** Opening READING PASSAGE block **

“Trade what you see; not what you think.” – The Old Fool,
Richard McCranie, trader extraordinaire.
“The big money is not in the buying and selling. But in
the waiting.” - Charlie Munger, Vice Chairman, Berkshire Hathaway
“In my decades of investing experience, I have not seen
such mindless and uninformed speculation as I have witnessed
recently. Indeed, in nominal dollar terms...it is far in excess of the
dot.com boom.” – Doug Cass.
“I never imagined that I would see the day that the
Chairman of the House Judiciary Committee would step forward to call for raw
court packing. It is a sign of our current political environment where rage
overwhelms reason.” - Professor Jonathan Turley, honorary Doctorate of Law from
John Marshall Law School for his contributions to civil liberties and the public
interest.
FACTORY ORDERS (MarketWatch)
“Orders for U.S. manufactured goods fell 0.8% in
February, the Commerce Department said Monday. This was the first decline since
the depth of the coronavirus recession last April. Orders were up 2.7% in
January.” Story at...
CORONAVIRUS (NTSM)
Here’s the latest from the COVID19 Johns Hopkins website as
of 6:30pm Tuesday. US total case numbers are on the left axis; daily numbers
are on the right side of the graph with the 10-dMA of daily numbers in Green.

** Closing READING PASSAGE block **
** Opening DATA SUPPLIED block **

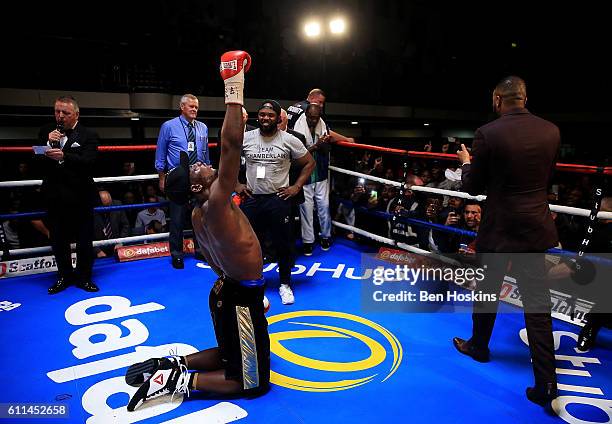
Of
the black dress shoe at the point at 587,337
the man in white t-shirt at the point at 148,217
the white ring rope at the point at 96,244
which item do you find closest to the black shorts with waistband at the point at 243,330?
the black dress shoe at the point at 587,337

** Closing DATA SUPPLIED block **

PROBLEM DETAILS:
Continue the market commentary from where it stops. You won't need the records for this.

EXERCISE RESPONSE:
MARKET REPORT / ANALYSIS
-Tuesday the S&P 500 fell
about 0.7% to 4165.
-VIX rose about 6% to 19.48.
-The yield on the 10-year
Treasury slipped to 1.593%.
Indicators actually improved
today. It’s hard to say if that is a legitimate move or simply a positive comparison
to a couple of weeks ago when conditions were briefly worse. The big move-down
today was concerning, but there was a strong move-up late in the day and that’s
a bullish sign. Take your pick. I will just have to wait some more to see where
this market is going.
The daily sum of 20 Indicators
improved from +1 to +3 (a positive number is bullish; negatives are bearish);
the 10-day smoothed sum that smooths the daily fluctuations improved from +17
to +27 (These numbers sometimes change after I post the blog based on data that
comes in late.) Most of these indicators are short-term and many are trend
following.
The Long Term NTSM indicator
ensemble remained BUY. Price & VIX are bullish; Volume & Sentiment are
neutral. This indicator can be slow to turn.
I guess I’ll repeat my earlier comment: “We are getting
close to a pullback of some kind.” The
timing remains a guessing game.
MOMENTUM ANALYSIS:
TODAY’S RANKING OF 15 ETFs
(Ranked Daily)
The top ranked ETF receives
100%. The rest are then ranked based on their momentum relative to the leading
ETF.
*For additional background on
the ETF ranking system see NTSM Page at…
http://navigatethestockmarket.blogspot.com/p/exchange-traded-funds-etf-ranking.html
TODAY’S RANKING OF THE DOW 30
STOCKS (Ranked Daily)
Here’s the revised DOW 30 and
its momentum analysis. The top ranked stock receives 100%. The rest are then
ranked based on their momentum relative to the leading stock.
For more details, see NTSM
Page at…
https://navigatethestockmarket.blogspot.com/p/a-system-for-trading-dow-30-stocks-my_8.html
TUESDAY MARKET INTERNALS (NYSE DATA)
Market Internals improved to POSITIVE on the market.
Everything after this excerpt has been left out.